When TPG raised $500 million from the California Public Employees Retirement System for its TPG NEXT fund two years ago, CEO Jon Winkelried touted the effort to “bring financial and operational capital support to diverse-led firms.”
The San Francisco- and Fort Worth-based asset manager subsequently disclosed plans for a whole line of “NEXT” investment vehicles, including an equity fund and a fund of funds.
With TPG NEXT raising only an additional $64.5 million more over more than 24 months, TPG didn’t even issue a press release. The fundraise, with a total of 14 investors, was disclosed in an SEC filing last week. A TPG spokesperson declined to comment.
The lackluster fundraise and low profile reflects a dramatically changed environment, where political threats and attacks have many investors scrubbing their websites of mentions of diversity, equity and inclusion.
Institutional investors, led by US public pension funds, still want access to emerging managers with fresh investment theses that could deliver overlooked alpha; just don’t call them diverse or underrepresented. TPG’s website now refers to “next generation managers.”
In a presentation to CalPERs board as recently as last July, TPG had heralded the NEXT initiative as part of the $246 billion asset manager’s broader DEI efforts, including a 14-person DEI council with representation across all geographies.

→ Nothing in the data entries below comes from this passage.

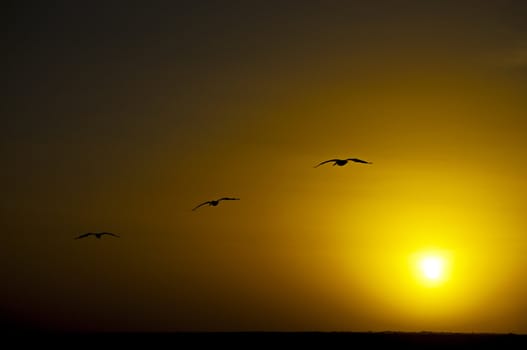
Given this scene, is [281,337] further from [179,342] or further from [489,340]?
[489,340]

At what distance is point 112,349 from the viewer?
9175 cm

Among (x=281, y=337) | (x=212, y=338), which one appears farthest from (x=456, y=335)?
(x=212, y=338)

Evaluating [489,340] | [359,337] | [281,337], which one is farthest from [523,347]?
[281,337]

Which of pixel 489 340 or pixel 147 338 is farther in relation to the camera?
pixel 147 338

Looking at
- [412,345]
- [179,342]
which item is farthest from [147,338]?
[412,345]

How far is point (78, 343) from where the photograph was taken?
97562 millimetres

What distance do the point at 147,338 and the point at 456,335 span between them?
37.1 metres

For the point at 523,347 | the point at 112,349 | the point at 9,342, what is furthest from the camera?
the point at 9,342

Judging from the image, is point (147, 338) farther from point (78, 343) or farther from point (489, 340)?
point (489, 340)

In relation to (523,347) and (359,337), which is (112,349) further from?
(523,347)

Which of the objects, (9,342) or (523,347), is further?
(9,342)

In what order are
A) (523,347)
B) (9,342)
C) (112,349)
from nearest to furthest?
(523,347)
(112,349)
(9,342)

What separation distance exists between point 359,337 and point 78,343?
3312 centimetres

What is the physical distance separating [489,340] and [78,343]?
4753 centimetres
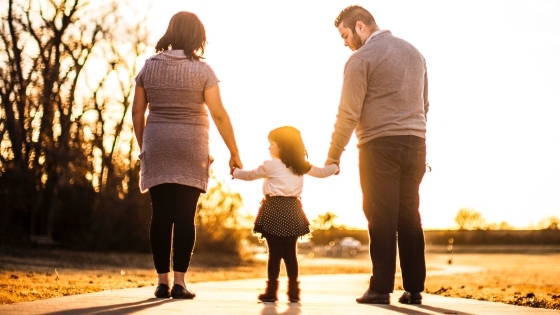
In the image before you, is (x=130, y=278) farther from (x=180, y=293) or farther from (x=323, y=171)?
(x=180, y=293)

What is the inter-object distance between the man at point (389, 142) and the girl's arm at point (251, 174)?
2.96 ft

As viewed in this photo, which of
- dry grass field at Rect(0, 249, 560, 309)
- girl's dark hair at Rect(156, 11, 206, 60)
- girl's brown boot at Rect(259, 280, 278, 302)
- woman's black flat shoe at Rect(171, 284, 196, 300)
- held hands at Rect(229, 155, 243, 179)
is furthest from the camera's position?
dry grass field at Rect(0, 249, 560, 309)

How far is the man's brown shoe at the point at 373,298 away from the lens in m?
5.62

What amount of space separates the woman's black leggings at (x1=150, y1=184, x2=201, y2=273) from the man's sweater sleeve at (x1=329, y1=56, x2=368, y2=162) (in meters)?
1.15

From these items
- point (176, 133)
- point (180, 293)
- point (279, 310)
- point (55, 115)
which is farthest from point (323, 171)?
point (55, 115)

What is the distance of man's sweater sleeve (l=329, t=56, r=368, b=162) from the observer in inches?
233

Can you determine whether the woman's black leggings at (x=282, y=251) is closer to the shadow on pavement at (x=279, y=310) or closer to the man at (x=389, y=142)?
the man at (x=389, y=142)

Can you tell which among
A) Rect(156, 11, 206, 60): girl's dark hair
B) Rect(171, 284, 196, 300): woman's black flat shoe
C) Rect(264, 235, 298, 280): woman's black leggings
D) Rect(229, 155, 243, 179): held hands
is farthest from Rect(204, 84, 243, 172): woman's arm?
Rect(171, 284, 196, 300): woman's black flat shoe

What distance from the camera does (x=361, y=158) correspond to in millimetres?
6055

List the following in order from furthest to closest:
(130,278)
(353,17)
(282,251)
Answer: (130,278) → (282,251) → (353,17)

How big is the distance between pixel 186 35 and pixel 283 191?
1.60 meters

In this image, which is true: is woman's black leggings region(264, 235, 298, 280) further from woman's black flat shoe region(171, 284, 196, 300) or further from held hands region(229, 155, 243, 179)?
woman's black flat shoe region(171, 284, 196, 300)

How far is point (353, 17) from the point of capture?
6195 mm

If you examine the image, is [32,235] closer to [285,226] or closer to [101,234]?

When CalPERS trustees met this month to discuss the hiring of their own DEI consultant, the fund’s outside counsel said it was important to understand “how much things have changed,” according to Responsible Investor.
“The political paradigm has shifted, but also the law has shifted, and there are over 161 pending litigation matters in federal courts right now,” said Tiffany Reeves, a partner at Faegre Drinker.
Doubling down
If fund managers are treading carefully, some of their LPs are going full steam ahead. CalPERS, for its part, has touted DEI at recent presentations. The $500 billion pension fund committed $2 billion to emerging managers and $6.3 billion to diverse managers in the 2023-24 fiscal year.
At the same time as its TPG NEXT commitment, CalPERS committed $500 to GCM Grosvenor’s Elevate Fund, which in January closed at $800 million. The Elevate fund makes seed investments in small and emerging private equity firms, including Tony Miller’s Excolere Equity Partners and Jo Natauri’s Invidia Capital Management.
CalPERS and its sister fund the California State Teachers Retirement System, or CalSTRS, are hosting an Emerging and Diverse Investment Manager Forum in May in Sacramento.
The Teachers Retirement System of the State of Illinois is recruiting an investment officer for its diverse and emerging managers division. The $72 billion pension manager has touted its “commitment to diversity and accessibility in asset management.”
Diverse investment teams have proven to outperform their less-diverse counterparts, research shows, unlocking access to differentiated deal flow and enhanced portfolio diversification.
“Throughout our portfolio, investment firms owned by people of color and women are among our best performing managers,” said New York City Comptroller Brad Lander in a recent update. Some $23 billion of the city’s retirement system assets, or 13%, are invested with minority or women-led managers, at the end of 2024.
Diverse-led managers
TPG initially launched TPG Next in March 2021 to build on an investors-in-residence program the private equity firm designed to help emerging managers, including women, people of color and LGBTQ+ individuals, to establish first-time funds.
The ambitious fund marshalled a full spectrum of capital and support for emerging GPs, including LP commitments, working capital, and co-investments, warehousing and secondary purchases. As part of its partnership with CalPERS, TPG offers a GP Playbook, an open-source guide to demystify fund formation and capital raising for emerging managers.
Among the managers TPG NEXT backed early on were diverse-led venture firm Harlem Capital, Latino-led early-stage tech investor VamosVentures, and Black-owned real estate firm LandSpire Group.
New additions to the portfolio include Cohere Capital Partners, a Boston-based private equity firm targeting lower-middle-market services businesses looking for their first institutional check; New York-based Demolis Equity Partners, a Black-led buyout firm that invests in lower-mid-market tech businesses in North America; Maryland-based Caro Investors Management, a Black woman-led firm that manages a commercial real estate debt fund; and New York-based Visualize Group, which hunts for middle-market public and private market investment opportunities in “under-followed, under-researched and under-invested” services companies (see, “TPG NEXT anchors Black-led private equity strategy“).
On an earnings call in 2023, Winkelried said, “We believe there’s a significant market opportunity and are committed to backing and supporting underrepresented managers in our industry.”